> _Requirement 1_
List the subjects Ben Proctor names in his sordid list in the passage about The Crooked North.
> _Requirement 2_
Repeat the passage about The Crooked North word for word from "The Crooked North blends" to "its exuberant bluegrass.".
> _Requirement 3_
Pick up the profile of the band The Crooked North where it ends and keep writing it.
— START OF Selected passage —
The Crooked North blends bluegrass and old-time folk with a diesel kick that is both sharp and clean. It's yesterday played today, and it comes on like a veritable freight train. But The Crooked North is playing with you. It candy coats its lyrical darkness in the light of its exuberant bluegrass.

Bluegrass by its nature is high energy. And yet it is has a celebrated dark side. "We put a twist in just about every tune," says guitarist Jon Itkin. "We put in lyrical twists which take you down to some places of ambiguity or darkness. There's some wickedness; some dirtiness."

Banjo and Dobro player Ben Proctor rattles off a sordid list: "Murders, people disappearing, dysfunctional relationships, heroin addiction," he says. There's a tug of war between the music's joy and the lyrical anguish. "We enjoy that tension," Proctor adds.
— END OF Selected passage —
— START OF Information shown —
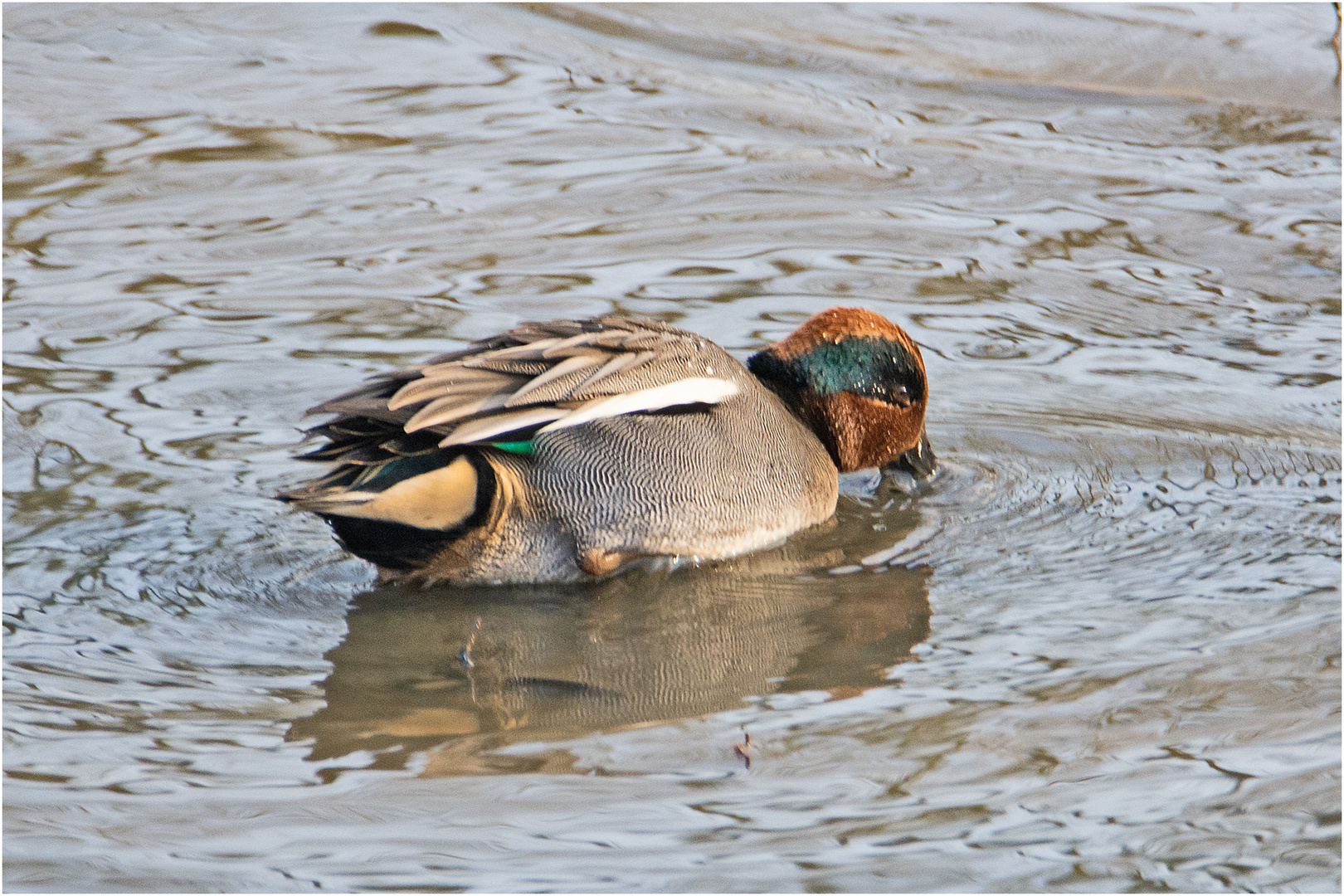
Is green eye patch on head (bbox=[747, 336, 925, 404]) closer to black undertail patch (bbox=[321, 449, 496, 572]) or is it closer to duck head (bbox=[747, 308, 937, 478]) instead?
duck head (bbox=[747, 308, 937, 478])

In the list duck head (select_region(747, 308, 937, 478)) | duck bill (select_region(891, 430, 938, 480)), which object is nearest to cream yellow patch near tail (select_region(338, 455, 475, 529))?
duck head (select_region(747, 308, 937, 478))

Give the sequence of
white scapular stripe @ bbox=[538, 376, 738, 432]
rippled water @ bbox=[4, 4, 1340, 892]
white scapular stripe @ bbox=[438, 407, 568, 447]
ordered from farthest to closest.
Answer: white scapular stripe @ bbox=[538, 376, 738, 432] < white scapular stripe @ bbox=[438, 407, 568, 447] < rippled water @ bbox=[4, 4, 1340, 892]

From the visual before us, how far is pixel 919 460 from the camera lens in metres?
5.34

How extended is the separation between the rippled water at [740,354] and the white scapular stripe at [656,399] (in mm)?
508

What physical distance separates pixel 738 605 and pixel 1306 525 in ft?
5.85

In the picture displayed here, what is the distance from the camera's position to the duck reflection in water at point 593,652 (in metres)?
3.76

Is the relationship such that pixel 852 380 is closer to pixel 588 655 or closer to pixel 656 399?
pixel 656 399

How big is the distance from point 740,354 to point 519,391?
6.10 feet

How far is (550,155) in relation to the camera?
7.92 meters

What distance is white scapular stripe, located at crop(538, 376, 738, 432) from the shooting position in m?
4.45

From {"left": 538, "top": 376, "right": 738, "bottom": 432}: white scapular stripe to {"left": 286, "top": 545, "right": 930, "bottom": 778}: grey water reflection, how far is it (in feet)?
1.64

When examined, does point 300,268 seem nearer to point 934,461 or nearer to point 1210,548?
point 934,461

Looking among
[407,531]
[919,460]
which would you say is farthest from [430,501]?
[919,460]

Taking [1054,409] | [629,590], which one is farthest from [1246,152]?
[629,590]
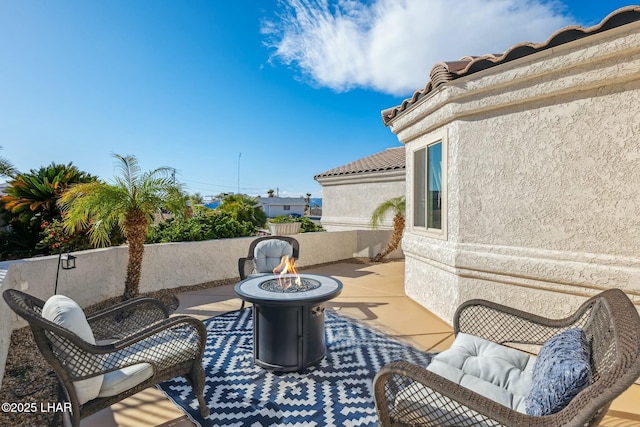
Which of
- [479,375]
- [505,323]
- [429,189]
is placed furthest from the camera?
[429,189]

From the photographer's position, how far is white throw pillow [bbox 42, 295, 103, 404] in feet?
7.89

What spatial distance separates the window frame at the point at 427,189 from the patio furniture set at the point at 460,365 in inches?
— END OF Information shown —
> _Result 1_
Murders, people disappearing, dysfunctional relationships, heroin addiction

> _Result 2_
The Crooked North blends bluegrass and old-time folk with a diesel kick that is both sharp and clean. It's yesterday played today, and it comes on like a veritable freight train. But The Crooked North is playing with you. It candy coats its lyrical darkness in the light of its exuberant bluegrass.

> _Result 3_
"For me," Itkin says, "there's an attraction to the darker veins that run through American music and folk storytelling. And we totally get off on that. We love the spooky, deeply lyrical songs that take you on a bit of a journey and tell a story. I feel story is a huge ingredient for us. And if you're gonna go dark, make it pretty."

Without necessarily celebrating the good and evil cocktail to the extent The Crooked North does, other acoustic, old-time outfits are popping up throughout the region. And according to Ben Proctor there is a lot of young blood.

"I think it's a generational thing to some degree," he says. "Because there has always been, in this area, bands and musicians that are older and more established in the style. But the bands we've seen pop up now are all people in their 20's and 30's."

"It sort of borders on that new-grass-y sound, but without being glossy," says singer and mandolin player Rita Proctor. "I definitely think there's a resurgence, with bands like Dirty Blanket, A Girl Named Genny, The Honey Smugglers. They are Americana, but they have that bluegrass-y thing going on. I think it has a lot to do with the fact that people want to grab onto something roots-y."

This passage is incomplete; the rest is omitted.